• _TASK GOAL_: Take the line that contains "count: 11-50" as the first line and the final line of the records as the last; return exactly those lines and the lines between.
--- RECORDED INFORMATION Enclosed Below ---
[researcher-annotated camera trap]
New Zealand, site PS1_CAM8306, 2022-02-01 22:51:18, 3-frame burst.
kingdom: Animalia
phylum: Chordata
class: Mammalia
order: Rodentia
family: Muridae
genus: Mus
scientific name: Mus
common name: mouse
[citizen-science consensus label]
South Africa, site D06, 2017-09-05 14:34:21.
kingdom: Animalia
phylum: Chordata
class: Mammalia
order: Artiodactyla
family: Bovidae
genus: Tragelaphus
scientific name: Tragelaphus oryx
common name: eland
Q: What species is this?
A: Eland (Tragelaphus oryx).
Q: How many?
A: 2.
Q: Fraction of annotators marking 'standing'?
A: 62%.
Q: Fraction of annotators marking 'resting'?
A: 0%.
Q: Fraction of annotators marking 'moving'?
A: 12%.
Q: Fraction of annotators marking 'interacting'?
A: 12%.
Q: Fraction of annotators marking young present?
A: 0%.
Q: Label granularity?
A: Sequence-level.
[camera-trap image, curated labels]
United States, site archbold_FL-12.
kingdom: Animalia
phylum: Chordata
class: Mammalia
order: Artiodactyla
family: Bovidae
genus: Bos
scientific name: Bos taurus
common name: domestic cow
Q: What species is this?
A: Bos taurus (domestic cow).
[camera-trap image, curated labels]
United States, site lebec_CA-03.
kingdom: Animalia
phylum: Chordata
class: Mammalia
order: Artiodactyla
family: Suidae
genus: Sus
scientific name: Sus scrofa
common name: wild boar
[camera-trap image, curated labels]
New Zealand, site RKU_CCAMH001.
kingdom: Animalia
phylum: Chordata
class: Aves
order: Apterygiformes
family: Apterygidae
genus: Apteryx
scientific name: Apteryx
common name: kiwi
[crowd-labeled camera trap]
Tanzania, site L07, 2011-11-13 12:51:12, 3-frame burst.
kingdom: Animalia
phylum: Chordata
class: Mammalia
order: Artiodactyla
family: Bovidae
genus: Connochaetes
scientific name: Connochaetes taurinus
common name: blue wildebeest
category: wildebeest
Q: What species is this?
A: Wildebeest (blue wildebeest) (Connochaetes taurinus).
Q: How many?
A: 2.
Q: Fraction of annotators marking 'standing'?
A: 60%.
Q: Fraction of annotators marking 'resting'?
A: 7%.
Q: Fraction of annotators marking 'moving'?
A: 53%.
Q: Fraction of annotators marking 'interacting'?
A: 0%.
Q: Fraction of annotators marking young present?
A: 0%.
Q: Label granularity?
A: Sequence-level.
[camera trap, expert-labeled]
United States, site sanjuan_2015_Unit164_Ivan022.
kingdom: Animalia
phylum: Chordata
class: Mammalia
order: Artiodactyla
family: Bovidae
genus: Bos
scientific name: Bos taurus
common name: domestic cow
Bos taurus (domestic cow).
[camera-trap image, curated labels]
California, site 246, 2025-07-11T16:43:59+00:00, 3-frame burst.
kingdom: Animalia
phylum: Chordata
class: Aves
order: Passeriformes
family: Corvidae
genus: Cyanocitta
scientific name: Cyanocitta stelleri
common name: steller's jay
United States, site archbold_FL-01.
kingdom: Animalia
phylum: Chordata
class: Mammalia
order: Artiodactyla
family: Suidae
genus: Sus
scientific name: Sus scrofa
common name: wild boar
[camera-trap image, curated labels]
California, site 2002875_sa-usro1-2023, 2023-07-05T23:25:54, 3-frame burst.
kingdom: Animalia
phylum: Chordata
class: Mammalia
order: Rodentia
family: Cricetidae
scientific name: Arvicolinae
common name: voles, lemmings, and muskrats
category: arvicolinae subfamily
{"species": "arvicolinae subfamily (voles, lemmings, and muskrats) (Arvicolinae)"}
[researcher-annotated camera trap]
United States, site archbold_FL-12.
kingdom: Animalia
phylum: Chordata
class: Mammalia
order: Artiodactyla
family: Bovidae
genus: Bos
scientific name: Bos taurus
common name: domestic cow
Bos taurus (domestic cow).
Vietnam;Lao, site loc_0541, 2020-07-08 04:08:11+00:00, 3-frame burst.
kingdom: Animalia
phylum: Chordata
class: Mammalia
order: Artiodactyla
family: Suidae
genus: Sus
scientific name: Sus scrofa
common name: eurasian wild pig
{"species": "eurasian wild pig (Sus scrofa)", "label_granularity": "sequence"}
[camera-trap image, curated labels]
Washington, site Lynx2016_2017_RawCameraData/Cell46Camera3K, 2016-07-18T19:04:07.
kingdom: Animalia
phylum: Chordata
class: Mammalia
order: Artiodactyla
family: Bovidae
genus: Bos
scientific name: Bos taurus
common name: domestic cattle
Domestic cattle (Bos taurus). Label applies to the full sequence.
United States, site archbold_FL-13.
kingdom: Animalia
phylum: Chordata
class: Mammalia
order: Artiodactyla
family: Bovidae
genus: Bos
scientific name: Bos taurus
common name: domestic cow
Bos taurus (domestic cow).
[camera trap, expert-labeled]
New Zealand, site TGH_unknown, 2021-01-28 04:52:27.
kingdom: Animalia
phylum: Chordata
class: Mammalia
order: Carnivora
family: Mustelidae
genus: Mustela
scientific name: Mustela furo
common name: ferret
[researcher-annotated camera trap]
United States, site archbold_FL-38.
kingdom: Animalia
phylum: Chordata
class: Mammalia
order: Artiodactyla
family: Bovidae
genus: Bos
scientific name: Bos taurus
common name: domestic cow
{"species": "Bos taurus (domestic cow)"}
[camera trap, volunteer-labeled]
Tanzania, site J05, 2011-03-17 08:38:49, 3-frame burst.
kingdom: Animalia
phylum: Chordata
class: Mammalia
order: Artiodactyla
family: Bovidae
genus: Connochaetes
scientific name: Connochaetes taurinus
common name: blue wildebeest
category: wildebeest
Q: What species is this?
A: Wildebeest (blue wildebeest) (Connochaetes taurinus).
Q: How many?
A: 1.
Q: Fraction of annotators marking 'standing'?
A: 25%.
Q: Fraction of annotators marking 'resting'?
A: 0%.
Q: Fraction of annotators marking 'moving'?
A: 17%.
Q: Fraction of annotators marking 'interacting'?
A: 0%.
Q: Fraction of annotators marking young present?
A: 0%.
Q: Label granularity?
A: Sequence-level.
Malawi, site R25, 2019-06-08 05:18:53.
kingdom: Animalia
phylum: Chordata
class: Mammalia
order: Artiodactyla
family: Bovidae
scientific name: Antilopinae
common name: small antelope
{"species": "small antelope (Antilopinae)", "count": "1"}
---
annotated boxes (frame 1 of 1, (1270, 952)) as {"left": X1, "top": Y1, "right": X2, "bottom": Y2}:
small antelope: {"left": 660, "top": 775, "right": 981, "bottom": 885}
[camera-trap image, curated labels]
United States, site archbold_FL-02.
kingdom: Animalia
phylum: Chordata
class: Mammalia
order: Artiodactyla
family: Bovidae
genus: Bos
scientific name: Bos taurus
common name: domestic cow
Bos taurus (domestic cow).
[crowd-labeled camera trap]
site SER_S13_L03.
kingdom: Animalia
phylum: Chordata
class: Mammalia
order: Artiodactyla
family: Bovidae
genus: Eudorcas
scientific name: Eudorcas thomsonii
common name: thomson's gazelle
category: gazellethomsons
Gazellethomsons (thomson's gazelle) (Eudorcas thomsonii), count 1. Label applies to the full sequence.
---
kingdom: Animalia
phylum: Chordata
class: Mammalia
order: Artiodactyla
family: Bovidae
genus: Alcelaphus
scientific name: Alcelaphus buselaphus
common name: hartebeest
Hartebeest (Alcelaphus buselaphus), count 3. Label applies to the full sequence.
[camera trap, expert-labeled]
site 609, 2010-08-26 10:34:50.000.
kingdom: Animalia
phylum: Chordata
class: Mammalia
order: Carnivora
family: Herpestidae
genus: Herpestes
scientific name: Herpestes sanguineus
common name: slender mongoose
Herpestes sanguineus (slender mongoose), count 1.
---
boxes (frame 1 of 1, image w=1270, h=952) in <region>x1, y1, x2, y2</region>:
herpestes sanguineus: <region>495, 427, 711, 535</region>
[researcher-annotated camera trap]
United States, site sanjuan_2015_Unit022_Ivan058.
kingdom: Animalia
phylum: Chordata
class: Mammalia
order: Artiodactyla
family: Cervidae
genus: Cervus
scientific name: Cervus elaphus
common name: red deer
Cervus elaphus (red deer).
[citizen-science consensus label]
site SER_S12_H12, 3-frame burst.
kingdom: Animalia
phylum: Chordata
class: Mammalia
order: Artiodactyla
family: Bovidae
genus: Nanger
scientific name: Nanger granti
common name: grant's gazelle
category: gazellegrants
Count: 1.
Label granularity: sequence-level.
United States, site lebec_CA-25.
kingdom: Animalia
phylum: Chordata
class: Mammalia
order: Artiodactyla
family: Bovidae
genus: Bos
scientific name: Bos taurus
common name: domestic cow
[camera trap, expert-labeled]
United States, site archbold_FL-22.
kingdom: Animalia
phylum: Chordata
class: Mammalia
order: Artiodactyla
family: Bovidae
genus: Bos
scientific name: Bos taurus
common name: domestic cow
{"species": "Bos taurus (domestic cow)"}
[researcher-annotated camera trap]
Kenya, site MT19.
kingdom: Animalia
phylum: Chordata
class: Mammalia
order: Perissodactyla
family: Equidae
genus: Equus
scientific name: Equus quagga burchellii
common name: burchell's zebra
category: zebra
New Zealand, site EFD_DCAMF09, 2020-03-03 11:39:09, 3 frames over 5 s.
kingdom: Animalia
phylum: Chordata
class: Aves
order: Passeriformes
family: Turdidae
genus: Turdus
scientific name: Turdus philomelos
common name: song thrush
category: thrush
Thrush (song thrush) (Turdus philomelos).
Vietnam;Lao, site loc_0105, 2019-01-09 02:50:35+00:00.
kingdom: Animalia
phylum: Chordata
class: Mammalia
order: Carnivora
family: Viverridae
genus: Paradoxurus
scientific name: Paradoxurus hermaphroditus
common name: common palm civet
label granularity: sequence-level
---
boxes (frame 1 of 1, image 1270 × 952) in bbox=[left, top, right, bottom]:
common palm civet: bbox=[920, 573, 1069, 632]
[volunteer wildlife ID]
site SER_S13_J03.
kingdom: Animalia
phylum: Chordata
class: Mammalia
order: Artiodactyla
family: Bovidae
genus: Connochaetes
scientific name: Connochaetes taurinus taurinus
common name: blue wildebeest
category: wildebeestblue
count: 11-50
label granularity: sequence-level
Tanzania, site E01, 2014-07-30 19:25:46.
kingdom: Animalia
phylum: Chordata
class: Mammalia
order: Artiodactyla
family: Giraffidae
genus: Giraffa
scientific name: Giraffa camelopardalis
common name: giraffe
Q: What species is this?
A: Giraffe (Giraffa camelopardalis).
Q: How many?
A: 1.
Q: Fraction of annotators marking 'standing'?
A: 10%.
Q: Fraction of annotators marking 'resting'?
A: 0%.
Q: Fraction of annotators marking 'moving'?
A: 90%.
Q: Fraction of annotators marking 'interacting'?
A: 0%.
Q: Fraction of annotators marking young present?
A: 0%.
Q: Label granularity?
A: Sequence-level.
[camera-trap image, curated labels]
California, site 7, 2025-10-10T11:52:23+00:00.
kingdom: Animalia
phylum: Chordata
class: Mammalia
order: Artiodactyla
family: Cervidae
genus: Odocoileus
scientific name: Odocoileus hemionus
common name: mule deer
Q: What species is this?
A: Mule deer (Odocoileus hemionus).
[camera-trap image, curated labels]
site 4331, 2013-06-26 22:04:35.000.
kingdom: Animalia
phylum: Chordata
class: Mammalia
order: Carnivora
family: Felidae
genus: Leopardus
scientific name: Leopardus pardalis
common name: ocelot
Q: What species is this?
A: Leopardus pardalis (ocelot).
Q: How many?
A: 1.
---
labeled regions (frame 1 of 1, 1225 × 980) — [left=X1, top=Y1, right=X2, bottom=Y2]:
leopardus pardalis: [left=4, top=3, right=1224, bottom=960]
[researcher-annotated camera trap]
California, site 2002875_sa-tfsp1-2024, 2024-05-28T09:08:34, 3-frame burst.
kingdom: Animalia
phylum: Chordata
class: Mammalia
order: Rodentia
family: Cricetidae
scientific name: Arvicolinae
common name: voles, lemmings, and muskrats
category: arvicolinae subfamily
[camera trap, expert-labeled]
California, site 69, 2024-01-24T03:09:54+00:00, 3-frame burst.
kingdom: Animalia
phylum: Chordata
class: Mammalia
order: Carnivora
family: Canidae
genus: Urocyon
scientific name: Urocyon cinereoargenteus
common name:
--- End of Enclosed RECORDED INFORMATION ---
• _ANSWER AREA_:
count: 11-50
label granularity: sequence-level
Tanzania, site E01, 2014-07-30 19:25:46.
kingdom: Animalia
phylum: Chordata
class: Mammalia
order: Artiodactyla
family: Giraffidae
genus: Giraffa
scientific name: Giraffa camelopardalis
common name: giraffe
Q: What species is this?
A: Giraffe (Giraffa camelopardalis).
Q: How many?
A: 1.
Q: Fraction of annotators marking 'standing'?
A: 10%.
Q: Fraction of annotators marking 'resting'?
A: 0%.
Q: Fraction of annotators marking 'moving'?
A: 90%.
Q: Fraction of annotators marking 'interacting'?
A: 0%.
Q: Fraction of annotators marking young present?
A: 0%.
Q: Label granularity?
A: Sequence-level.
[camera-trap image, curated labels]
California, site 7, 2025-10-10T11:52:23+00:00.
kingdom: Animalia
phylum: Chordata
class: Mammalia
order: Artiodactyla
family: Cervidae
genus: Odocoileus
scientific name: Odocoileus hemionus
common name: mule deer
Q: What species is this?
A: Mule deer (Odocoileus hemionus).
[camera-trap image, curated labels]
site 4331, 2013-06-26 22:04:35.000.
kingdom: Animalia
phylum: Chordata
class: Mammalia
order: Carnivora
family: Felidae
genus: Leopardus
scientific name: Leopardus pardalis
common name: ocelot
Q: What species is this?
A: Leopardus pardalis (ocelot).
Q: How many?
A: 1.
---
labeled regions (frame 1 of 1, 1225 × 980) — [left=X1, top=Y1, right=X2, bottom=Y2]:
leopardus pardalis: [left=4, top=3, right=1224, bottom=960]
[researcher-annotated camera trap]
California, site 2002875_sa-tfsp1-2024, 2024-05-28T09:08:34, 3-frame burst.
kingdom: Animalia
phylum: Chordata
class: Mammalia
order: Rodentia
family: Cricetidae
scientific name: Arvicolinae
common name: voles, lemmings, and muskrats
category: arvicolinae subfamily
[camera trap, expert-labeled]
California, site 69, 2024-01-24T03:09:54+00:00, 3-frame burst.
kingdom: Animalia
phylum: Chordata
class: Mammalia
order: Carnivora
family: Canidae
genus: Urocyon
scientific name: Urocyon cinereoargenteus
common name:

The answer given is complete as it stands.